TASK GOAL: Everything from the line that contains "phylum: Chordata" to the end of the data below is to be reproduced verbatim; leave all else out.

RECORDS:
-- Opening Marker --

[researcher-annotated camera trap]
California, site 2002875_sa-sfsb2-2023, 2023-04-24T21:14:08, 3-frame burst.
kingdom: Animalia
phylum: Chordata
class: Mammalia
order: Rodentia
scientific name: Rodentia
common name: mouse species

-- Closing Marker --

YOUR RESPONSE:
phylum: Chordata
class: Mammalia
order: Rodentia
scientific name: Rodentia
common name: mouse species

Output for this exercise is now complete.